3. Augmentation de la pression sur les normes et échanges mondiaux

L’ajout, annoncé le 1er août 2025, de droits de douane américains de 30 % sur les produits européens – dont les véhicules – créé un effet de ciseaux redoutable. Il pourrait inciter certains groupes européens à localiser une partie de leur production aux États-Unis ou, à l’inverse, à réorienter leur stratégie export vers d’autres marchés très prescrits (Chine, Moyen-Orient).

ℹ️ Note Importante :
L’Union européenne, bien que résolue à poursuivre ses objectifs climatiques, a déjà accordé plusieurs assouplissements transitoires à l’industrie, sous l’intense lobbying des constructeurs. Entre autres, une moyenne d’émissions calculée sur trois ans (2025-2027) au lieu d’annuelle, et un report progressif de certaines obligations.
Ce signal évoque la difficulté réelle de tenir la trajectoire fixée, dans un contexte de compétition mondiale exacerbée.
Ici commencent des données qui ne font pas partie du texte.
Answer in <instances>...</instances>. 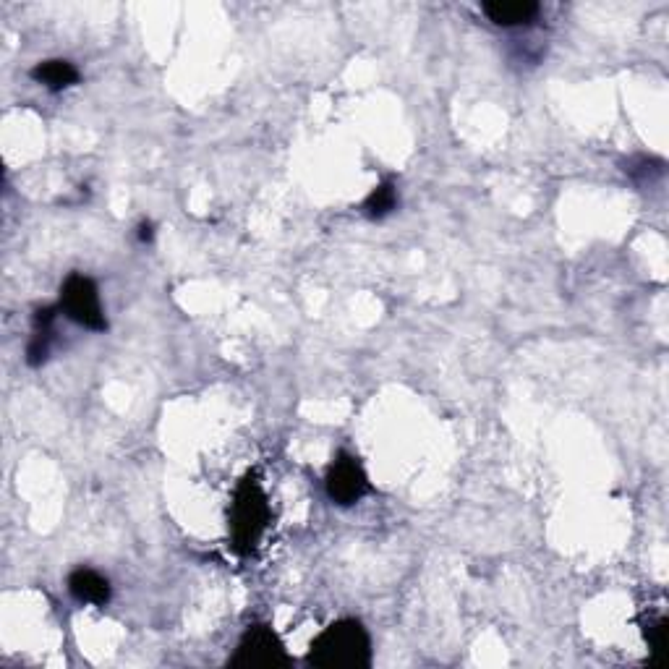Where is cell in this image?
<instances>
[{"label":"cell","instance_id":"obj_7","mask_svg":"<svg viewBox=\"0 0 669 669\" xmlns=\"http://www.w3.org/2000/svg\"><path fill=\"white\" fill-rule=\"evenodd\" d=\"M68 591L84 604H97L105 607L110 602V583L100 573L89 568H79L68 575Z\"/></svg>","mask_w":669,"mask_h":669},{"label":"cell","instance_id":"obj_2","mask_svg":"<svg viewBox=\"0 0 669 669\" xmlns=\"http://www.w3.org/2000/svg\"><path fill=\"white\" fill-rule=\"evenodd\" d=\"M270 526V502L254 476H246L236 487L230 505V539L238 555H251Z\"/></svg>","mask_w":669,"mask_h":669},{"label":"cell","instance_id":"obj_8","mask_svg":"<svg viewBox=\"0 0 669 669\" xmlns=\"http://www.w3.org/2000/svg\"><path fill=\"white\" fill-rule=\"evenodd\" d=\"M32 79L42 87H48L50 92H61V89L74 87L79 82V71L74 63L55 58V61H42L32 68Z\"/></svg>","mask_w":669,"mask_h":669},{"label":"cell","instance_id":"obj_10","mask_svg":"<svg viewBox=\"0 0 669 669\" xmlns=\"http://www.w3.org/2000/svg\"><path fill=\"white\" fill-rule=\"evenodd\" d=\"M646 638H649L651 649L659 654V651L664 649V643H667V620L659 617V620L649 622V625H646Z\"/></svg>","mask_w":669,"mask_h":669},{"label":"cell","instance_id":"obj_3","mask_svg":"<svg viewBox=\"0 0 669 669\" xmlns=\"http://www.w3.org/2000/svg\"><path fill=\"white\" fill-rule=\"evenodd\" d=\"M58 309L66 314L71 322L79 327H87L92 332L108 330V319L100 304V293H97L95 280L87 275H68L61 285V304Z\"/></svg>","mask_w":669,"mask_h":669},{"label":"cell","instance_id":"obj_11","mask_svg":"<svg viewBox=\"0 0 669 669\" xmlns=\"http://www.w3.org/2000/svg\"><path fill=\"white\" fill-rule=\"evenodd\" d=\"M139 238L142 241H152V225H139Z\"/></svg>","mask_w":669,"mask_h":669},{"label":"cell","instance_id":"obj_5","mask_svg":"<svg viewBox=\"0 0 669 669\" xmlns=\"http://www.w3.org/2000/svg\"><path fill=\"white\" fill-rule=\"evenodd\" d=\"M369 492V479H366L364 468L353 455H338V460L330 466L327 474V494L332 502L340 507H351Z\"/></svg>","mask_w":669,"mask_h":669},{"label":"cell","instance_id":"obj_1","mask_svg":"<svg viewBox=\"0 0 669 669\" xmlns=\"http://www.w3.org/2000/svg\"><path fill=\"white\" fill-rule=\"evenodd\" d=\"M309 664L319 669H366L372 664V641L361 622H332L314 638Z\"/></svg>","mask_w":669,"mask_h":669},{"label":"cell","instance_id":"obj_6","mask_svg":"<svg viewBox=\"0 0 669 669\" xmlns=\"http://www.w3.org/2000/svg\"><path fill=\"white\" fill-rule=\"evenodd\" d=\"M481 11L497 27H526L539 16V3H531V0H489L481 6Z\"/></svg>","mask_w":669,"mask_h":669},{"label":"cell","instance_id":"obj_4","mask_svg":"<svg viewBox=\"0 0 669 669\" xmlns=\"http://www.w3.org/2000/svg\"><path fill=\"white\" fill-rule=\"evenodd\" d=\"M285 664H288V654H285L283 641L267 625H251L230 659V667L236 669H278Z\"/></svg>","mask_w":669,"mask_h":669},{"label":"cell","instance_id":"obj_9","mask_svg":"<svg viewBox=\"0 0 669 669\" xmlns=\"http://www.w3.org/2000/svg\"><path fill=\"white\" fill-rule=\"evenodd\" d=\"M395 207H398V189H395V183H390V181L379 183L377 189L366 196V202H364L366 215L377 217V220L379 217L390 215Z\"/></svg>","mask_w":669,"mask_h":669}]
</instances>
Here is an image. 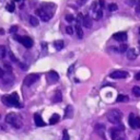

Tableau synthétique : États-Unis vs. Europe – Règles, incitations et perspectives

CritèreÉtats-Unis (Trump 2025)Union européenne (2025)
Règles d’émissions CO₂Assouplies, endangerment finding supprimé, fin de l’obligation de réduction-100% en 2035, phase intermédiaire -90% en 2040
Incitations à l’électriqueCrédits d’impôts supprimés, plus de pénalités pour excès d’émissionBonus à l’achat variable selon États membres
Pénalités pour dépassementAnnulées rétroactivementMenacées d’assouplissement, mais toujours en vigueur
Tarifs douaniers+30% contre l’UE (véhicules inclus)Possibles mesures de rétorsion à l’étude
Lobbying industrielFavorable au statu quo, peu de contraintes nouvellesLobbying intense pour un assouplissement partiel
Objectif affichéRelancer la compétitivité interne, protéger l’industrie existanteMaintenir leadership mondial sur les technologies propres

🚦 Ce qu’il faut surveiller pour la suite

  • Réactions européennes : Application ou non de mesures de rétorsion à l’égard des véhicules américains ? Nouveaux ajustements réglementaires à l’horizon 2030 ?
  • Stratégies industrielles : Risque de retard dans le développement ou l’industrialisation des plateformes électriques, transferts d’investissements hors d’Europe.
  • Conséquences environnementales : Éventuel ralentissement de la décarbonisation du secteur transport à l’échelle mondiale, avec un retour en force des moteurs thermiques sur certains marchés.

💡 Conseil d’expert
L’Europe doit rester vigilante, car un découplage réglementaire prolongé menacerait son avance technologique et environnementale, ainsi que la cohérence de ses politiques industrielles face à une Amérique « libérée » des contraintes climatiques.

Face à ce nouveau contexte, constructeurs, investisseurs et décideurs européens se retrouvent devant un défi majeur : réaffirmer leur cap, innover et accélérer, ou subir un ralentissement imposé par un grand marché rival. Une bataille qui s’annonce décisive pour l’avenir de l’automobile et de la transition énergétique.